Task brief:
Retype exactly the lines that run from the line with "What distance from the viewer" to the final line of the entries, keeping both ends and nothing else.

Supplied records:
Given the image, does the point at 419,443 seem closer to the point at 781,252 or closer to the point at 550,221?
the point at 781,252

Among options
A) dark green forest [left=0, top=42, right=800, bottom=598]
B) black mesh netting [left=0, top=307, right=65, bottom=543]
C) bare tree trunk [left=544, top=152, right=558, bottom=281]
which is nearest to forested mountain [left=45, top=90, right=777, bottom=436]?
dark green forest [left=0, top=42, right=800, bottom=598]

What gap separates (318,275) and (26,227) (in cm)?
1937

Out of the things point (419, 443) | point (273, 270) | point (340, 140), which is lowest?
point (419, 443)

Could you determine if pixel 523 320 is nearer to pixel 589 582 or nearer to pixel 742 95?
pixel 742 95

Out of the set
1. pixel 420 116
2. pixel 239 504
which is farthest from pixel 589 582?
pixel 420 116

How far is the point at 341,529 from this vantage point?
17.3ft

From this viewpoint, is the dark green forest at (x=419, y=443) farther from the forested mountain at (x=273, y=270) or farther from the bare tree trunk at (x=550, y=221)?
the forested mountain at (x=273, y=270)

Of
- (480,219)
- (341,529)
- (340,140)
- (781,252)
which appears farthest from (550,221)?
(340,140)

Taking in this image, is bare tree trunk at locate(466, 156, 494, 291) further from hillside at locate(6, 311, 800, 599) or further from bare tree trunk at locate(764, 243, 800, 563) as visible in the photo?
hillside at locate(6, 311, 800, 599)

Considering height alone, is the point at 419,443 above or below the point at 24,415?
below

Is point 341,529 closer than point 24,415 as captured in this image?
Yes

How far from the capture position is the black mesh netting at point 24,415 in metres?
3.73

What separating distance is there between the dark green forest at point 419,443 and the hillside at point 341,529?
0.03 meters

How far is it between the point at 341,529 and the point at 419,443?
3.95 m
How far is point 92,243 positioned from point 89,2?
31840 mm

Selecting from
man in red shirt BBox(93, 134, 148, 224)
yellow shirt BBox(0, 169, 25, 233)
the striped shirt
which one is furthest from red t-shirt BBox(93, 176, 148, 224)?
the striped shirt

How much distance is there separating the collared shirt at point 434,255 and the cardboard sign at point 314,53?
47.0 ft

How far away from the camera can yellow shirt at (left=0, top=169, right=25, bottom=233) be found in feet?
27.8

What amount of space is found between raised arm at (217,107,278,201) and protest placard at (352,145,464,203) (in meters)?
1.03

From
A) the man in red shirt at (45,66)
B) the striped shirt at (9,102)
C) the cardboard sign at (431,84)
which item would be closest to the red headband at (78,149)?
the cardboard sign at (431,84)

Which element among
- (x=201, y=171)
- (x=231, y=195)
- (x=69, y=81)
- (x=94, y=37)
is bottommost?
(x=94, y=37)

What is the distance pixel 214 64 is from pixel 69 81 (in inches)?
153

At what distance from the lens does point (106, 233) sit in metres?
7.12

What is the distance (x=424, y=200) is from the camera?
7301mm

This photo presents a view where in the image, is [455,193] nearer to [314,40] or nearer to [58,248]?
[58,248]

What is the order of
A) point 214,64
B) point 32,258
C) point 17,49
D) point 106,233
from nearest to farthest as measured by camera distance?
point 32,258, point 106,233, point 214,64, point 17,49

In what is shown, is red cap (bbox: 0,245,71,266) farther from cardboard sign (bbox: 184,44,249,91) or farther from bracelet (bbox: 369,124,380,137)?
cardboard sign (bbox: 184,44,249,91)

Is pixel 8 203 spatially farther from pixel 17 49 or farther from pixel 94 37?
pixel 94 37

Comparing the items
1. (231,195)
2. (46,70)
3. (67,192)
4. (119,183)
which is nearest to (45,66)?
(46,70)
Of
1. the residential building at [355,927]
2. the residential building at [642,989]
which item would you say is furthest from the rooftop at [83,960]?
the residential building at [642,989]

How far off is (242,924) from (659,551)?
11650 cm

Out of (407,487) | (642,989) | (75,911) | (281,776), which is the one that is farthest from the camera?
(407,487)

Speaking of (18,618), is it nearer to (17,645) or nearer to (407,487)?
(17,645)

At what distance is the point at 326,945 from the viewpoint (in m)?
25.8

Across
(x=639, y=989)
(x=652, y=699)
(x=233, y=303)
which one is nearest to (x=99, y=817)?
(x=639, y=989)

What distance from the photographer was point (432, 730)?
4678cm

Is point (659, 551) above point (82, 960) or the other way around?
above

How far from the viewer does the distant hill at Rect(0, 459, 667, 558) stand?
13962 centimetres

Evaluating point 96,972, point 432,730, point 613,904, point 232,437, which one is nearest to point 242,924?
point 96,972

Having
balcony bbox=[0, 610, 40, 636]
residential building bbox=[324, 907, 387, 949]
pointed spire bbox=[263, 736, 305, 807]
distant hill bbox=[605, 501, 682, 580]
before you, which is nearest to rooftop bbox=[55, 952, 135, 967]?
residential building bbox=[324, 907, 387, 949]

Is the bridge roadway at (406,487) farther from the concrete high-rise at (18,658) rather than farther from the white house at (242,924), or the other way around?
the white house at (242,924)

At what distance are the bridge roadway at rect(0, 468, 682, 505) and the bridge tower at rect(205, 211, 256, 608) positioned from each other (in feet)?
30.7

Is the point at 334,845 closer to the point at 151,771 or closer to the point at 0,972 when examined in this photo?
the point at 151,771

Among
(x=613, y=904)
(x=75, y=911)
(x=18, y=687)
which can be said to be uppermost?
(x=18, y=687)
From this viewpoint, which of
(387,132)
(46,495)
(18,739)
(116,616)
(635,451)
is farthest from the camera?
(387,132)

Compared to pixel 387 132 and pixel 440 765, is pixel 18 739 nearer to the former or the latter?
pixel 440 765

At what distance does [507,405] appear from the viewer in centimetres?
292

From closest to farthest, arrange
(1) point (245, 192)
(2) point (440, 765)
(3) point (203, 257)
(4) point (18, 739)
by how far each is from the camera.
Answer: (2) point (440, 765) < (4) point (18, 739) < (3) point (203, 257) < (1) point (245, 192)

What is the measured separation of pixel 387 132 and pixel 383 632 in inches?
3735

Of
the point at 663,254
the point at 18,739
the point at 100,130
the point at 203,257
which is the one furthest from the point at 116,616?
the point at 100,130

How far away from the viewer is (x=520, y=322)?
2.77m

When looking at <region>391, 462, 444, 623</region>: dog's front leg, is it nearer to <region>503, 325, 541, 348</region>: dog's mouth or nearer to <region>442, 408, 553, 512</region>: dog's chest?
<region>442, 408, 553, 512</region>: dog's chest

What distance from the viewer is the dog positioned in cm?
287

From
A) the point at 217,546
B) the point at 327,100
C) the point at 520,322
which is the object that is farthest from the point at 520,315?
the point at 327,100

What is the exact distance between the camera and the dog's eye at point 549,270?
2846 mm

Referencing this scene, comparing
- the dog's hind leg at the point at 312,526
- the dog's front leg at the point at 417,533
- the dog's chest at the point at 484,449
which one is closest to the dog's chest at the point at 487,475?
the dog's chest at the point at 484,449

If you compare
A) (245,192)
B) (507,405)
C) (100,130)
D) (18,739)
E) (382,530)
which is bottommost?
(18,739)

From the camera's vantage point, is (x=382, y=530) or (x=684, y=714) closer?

Answer to this task:
What distance from the viewer is the dog positioned in cm?
287

From
A) the point at 217,546
B) the point at 327,100
C) the point at 520,322
which is the object that is farthest from the point at 520,315?
the point at 327,100

What is the exact distance between the camera and the dog's eye at point 549,270?
2846 mm

Referencing this scene, comparing
- the dog's hind leg at the point at 312,526
- the dog's front leg at the point at 417,533
- the dog's chest at the point at 484,449
which one is closest to the dog's chest at the point at 487,475?
the dog's chest at the point at 484,449

If you compare
A) (245,192)
B) (507,405)
C) (100,130)
D) (18,739)
E) (382,530)
which is bottommost?
(18,739)

From the camera's vantage point, is (x=382, y=530) or (x=684, y=714) closer?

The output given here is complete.